Era importante para ele contar aos seus seguidores
sobre sua saúde mental.
“Foi útil para mim transmitir a eles como eu estava
me sentindo e qual o motivo pelo qual não estava fazendo tantos vídeos.”
Ele também fala sobre a pressão de tentar criar
novos materiais e reconhece que está alerta para o risco de esgotamento.
Ele conta que as pessoas lhe enviaram mensagens
dizendo que seus vídeos os ajudaram em momentos difíceis e que o YouTube e os
jogos os distraíam quando estavam deprimidos.
• 'Sem
palavrões'
Ele também está muito consciente da
responsabilidade que tem com os fãs. O conteúdo do DanTDM tem sido direcionado
principalmente para crianças.
“Obviamente não há sangue, não há palavrões. Sempre
pensei: 'E se minha avó visse esses vídeos? Se meus pais vissem isso, eles
ficariam orgulhosos?'
"Eu era muito cuidadoso antes, mas agora que
envelheci... estou mais confortável com o público que criei."
Ele é casado há 10 anos com sua namorada de
infância, Jemma, e tem dois filhos pequenos.
À medida que a base de fãs original de DanTDM
cresceu, ele começou a reduzir sua produção de vídeos.
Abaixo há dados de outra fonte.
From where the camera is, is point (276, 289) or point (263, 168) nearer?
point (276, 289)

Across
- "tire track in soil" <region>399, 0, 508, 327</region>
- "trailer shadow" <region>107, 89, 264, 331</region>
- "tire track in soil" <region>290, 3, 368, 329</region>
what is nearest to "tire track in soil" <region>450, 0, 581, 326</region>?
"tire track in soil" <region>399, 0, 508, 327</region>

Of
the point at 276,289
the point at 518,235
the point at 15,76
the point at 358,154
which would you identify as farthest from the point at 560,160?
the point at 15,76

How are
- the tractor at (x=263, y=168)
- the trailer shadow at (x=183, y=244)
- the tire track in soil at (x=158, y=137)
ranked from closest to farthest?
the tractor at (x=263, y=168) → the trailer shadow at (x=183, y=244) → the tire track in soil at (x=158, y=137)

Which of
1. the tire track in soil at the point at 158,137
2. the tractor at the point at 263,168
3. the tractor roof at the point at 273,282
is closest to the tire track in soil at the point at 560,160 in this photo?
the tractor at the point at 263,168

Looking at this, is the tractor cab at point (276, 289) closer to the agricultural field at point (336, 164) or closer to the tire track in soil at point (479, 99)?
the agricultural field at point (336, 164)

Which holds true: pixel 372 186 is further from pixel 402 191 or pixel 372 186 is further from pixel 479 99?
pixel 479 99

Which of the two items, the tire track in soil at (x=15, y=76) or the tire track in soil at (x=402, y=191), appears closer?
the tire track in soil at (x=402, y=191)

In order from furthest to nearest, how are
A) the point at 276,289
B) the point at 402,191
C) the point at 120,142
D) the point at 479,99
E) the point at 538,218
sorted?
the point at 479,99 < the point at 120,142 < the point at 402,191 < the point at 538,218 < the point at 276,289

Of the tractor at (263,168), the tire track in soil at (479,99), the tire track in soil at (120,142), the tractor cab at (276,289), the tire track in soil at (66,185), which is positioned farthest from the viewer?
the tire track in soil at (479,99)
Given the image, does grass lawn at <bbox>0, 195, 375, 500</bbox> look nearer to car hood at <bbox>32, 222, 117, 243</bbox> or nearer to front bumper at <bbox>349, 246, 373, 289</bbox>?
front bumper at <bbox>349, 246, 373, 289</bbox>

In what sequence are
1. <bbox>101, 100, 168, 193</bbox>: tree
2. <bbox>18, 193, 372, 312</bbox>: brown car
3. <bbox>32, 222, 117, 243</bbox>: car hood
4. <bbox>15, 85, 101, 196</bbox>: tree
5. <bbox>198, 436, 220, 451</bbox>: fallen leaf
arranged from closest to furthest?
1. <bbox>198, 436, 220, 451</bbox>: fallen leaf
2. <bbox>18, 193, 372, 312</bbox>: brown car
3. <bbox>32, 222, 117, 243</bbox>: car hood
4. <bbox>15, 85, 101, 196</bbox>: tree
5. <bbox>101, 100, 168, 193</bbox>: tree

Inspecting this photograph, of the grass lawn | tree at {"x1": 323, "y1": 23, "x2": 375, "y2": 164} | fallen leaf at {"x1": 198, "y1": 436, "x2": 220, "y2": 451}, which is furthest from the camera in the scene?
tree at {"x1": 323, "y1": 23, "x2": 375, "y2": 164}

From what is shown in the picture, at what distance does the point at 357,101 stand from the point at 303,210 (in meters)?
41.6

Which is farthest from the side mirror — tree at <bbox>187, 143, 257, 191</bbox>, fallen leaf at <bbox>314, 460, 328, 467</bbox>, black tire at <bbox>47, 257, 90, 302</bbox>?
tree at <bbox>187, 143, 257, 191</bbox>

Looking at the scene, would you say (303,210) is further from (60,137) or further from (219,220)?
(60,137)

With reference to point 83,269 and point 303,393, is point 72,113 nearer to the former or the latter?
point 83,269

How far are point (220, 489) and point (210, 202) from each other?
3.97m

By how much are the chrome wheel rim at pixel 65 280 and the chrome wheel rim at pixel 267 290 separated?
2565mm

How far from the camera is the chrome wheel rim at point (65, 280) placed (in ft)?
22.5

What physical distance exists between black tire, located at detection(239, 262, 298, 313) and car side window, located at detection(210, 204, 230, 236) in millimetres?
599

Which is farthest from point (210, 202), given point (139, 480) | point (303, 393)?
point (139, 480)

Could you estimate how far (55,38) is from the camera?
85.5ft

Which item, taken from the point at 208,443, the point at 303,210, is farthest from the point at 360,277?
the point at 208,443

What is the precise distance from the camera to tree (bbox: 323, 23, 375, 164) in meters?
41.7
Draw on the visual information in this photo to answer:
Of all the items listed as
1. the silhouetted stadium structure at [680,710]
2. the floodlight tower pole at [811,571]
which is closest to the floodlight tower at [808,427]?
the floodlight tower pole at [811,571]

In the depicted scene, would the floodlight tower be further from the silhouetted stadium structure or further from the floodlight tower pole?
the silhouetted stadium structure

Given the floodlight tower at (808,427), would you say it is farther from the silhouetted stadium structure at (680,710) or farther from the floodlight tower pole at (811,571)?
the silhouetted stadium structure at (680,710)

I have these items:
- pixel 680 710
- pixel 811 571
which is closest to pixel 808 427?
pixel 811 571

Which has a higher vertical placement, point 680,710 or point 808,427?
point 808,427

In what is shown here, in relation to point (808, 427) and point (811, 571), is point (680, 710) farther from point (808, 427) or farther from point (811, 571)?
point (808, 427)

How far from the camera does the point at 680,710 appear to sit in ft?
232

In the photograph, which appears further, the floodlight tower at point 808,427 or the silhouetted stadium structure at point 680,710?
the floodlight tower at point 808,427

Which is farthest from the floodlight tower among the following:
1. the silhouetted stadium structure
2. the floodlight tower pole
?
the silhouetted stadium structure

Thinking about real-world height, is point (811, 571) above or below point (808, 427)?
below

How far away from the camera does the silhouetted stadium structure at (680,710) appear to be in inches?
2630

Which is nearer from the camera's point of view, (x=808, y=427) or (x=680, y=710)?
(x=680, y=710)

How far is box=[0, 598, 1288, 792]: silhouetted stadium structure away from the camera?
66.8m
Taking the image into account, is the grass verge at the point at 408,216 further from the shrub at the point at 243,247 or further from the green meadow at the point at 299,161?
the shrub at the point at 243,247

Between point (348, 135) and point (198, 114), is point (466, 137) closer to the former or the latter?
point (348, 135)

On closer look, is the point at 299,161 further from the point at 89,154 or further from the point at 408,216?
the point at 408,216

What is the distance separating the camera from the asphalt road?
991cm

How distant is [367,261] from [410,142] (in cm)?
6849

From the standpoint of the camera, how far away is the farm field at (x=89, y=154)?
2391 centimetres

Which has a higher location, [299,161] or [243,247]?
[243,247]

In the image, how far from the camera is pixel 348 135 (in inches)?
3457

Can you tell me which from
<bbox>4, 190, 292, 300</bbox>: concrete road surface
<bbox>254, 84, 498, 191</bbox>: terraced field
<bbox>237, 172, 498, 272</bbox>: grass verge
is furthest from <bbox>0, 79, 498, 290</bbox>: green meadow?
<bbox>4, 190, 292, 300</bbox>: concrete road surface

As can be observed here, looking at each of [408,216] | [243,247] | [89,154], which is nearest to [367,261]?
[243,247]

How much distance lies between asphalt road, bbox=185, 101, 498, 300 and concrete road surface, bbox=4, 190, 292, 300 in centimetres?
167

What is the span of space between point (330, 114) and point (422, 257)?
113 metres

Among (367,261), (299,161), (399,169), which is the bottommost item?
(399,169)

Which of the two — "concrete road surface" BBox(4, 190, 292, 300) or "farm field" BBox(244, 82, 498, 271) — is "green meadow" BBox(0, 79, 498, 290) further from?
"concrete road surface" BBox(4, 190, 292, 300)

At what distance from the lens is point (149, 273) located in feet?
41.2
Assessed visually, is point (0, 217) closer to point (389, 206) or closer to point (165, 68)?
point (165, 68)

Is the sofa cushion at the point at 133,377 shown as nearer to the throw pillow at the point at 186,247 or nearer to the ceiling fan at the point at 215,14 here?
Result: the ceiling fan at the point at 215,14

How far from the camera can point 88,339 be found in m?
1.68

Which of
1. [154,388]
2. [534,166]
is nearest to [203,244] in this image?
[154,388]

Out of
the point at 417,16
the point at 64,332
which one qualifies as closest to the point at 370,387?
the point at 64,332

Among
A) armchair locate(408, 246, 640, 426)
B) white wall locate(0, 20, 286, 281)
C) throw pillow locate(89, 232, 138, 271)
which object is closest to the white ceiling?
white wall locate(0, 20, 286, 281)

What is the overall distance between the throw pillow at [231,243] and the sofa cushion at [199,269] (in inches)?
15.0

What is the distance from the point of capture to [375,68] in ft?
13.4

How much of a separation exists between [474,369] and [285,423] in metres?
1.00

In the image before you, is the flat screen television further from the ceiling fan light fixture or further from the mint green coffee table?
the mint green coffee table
Ele agora espera
explorar outros caminhos criativos com várias atividades paralelas, como
histórias em quadrinhos e shows ao vivo.
Ele diz que tem “muita sorte” e que “quase não
passa mais tempo” em seu escritório.
"Para que eu possa passar mais tempo com meus
filhos. Ainda posso fazer vídeos todos os dias, mas de que adianta se você está
perdendo o crescimento dos seus filhos?"
Por fim, perguntamos ao youtuber se ele acredita
que deveria haver tanta regulamentação para o conteúdo online quanto para a
televisão?
"É difícil porque sinto que as pessoas
deveriam ser capazes de criar qualquer conteúdo que quisessem. Mas acho que as
crianças deveriam ser supervisionadas o tempo todo no YouTube."